The list of businesses she runs vary from a cattle ranch (she lives in western Oklahoma) to a liquor store to a web site to a consulting firm for small businesses. “I fill out four Schedule Cs with my income taxes.”
It’s easy to get focus on tech entrepreneurship in major cities but Small Biz Survival focuses on the smaller areas of the country. It also has good advice for those on smaller budgets too.
Here are two good posts recently I enjoyed reading:
On location-based data:
Now, that same scenario makes less sense in a small town. We just don’t need that kind of location data. We already know what all the local restaurants are like. There are only four, and we’ve eaten at all of them this week. (Sad, but true.)

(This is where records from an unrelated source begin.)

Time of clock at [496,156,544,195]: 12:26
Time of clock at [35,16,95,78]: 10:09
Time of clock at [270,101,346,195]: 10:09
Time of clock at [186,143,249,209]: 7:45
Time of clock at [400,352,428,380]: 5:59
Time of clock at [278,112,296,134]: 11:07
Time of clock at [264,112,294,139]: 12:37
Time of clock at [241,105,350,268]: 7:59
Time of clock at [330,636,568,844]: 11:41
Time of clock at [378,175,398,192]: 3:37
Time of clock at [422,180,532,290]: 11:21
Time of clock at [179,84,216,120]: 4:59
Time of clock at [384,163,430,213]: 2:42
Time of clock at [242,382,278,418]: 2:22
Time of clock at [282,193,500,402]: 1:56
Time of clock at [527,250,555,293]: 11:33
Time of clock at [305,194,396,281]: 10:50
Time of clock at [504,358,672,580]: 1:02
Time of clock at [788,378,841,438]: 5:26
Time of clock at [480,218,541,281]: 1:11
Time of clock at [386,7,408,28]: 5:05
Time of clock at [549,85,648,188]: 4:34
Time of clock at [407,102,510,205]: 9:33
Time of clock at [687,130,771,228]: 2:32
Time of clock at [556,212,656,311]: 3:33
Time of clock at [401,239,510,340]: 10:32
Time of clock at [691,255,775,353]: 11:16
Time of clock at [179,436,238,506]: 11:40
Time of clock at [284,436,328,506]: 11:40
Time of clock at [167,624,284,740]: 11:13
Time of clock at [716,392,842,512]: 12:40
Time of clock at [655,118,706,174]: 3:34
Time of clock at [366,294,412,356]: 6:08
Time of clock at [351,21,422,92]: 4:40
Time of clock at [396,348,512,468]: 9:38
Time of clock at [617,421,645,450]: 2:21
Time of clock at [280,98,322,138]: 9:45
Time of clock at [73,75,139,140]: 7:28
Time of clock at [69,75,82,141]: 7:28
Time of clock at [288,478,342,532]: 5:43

Being a successful entrepreneur requires some particular skills. Many programs exist to teach entrepenuership in schools, in community organizations and in entrepreneurial support groups, but debate continues over whether entrepreneurship can really be taught. Are you born an entrepreneur, or can you learn to become one?
A featured article on the blog by her is Say NO gracefully
Small businesses are constantly hit with offers from potential suppliers, hopeful partners, and even potential customers. Then there are the constant requests for free help, volunteer work, donations, and even jobs. You can’t possibly do it all. Let’s face it. Being in business means saying “no” a lot.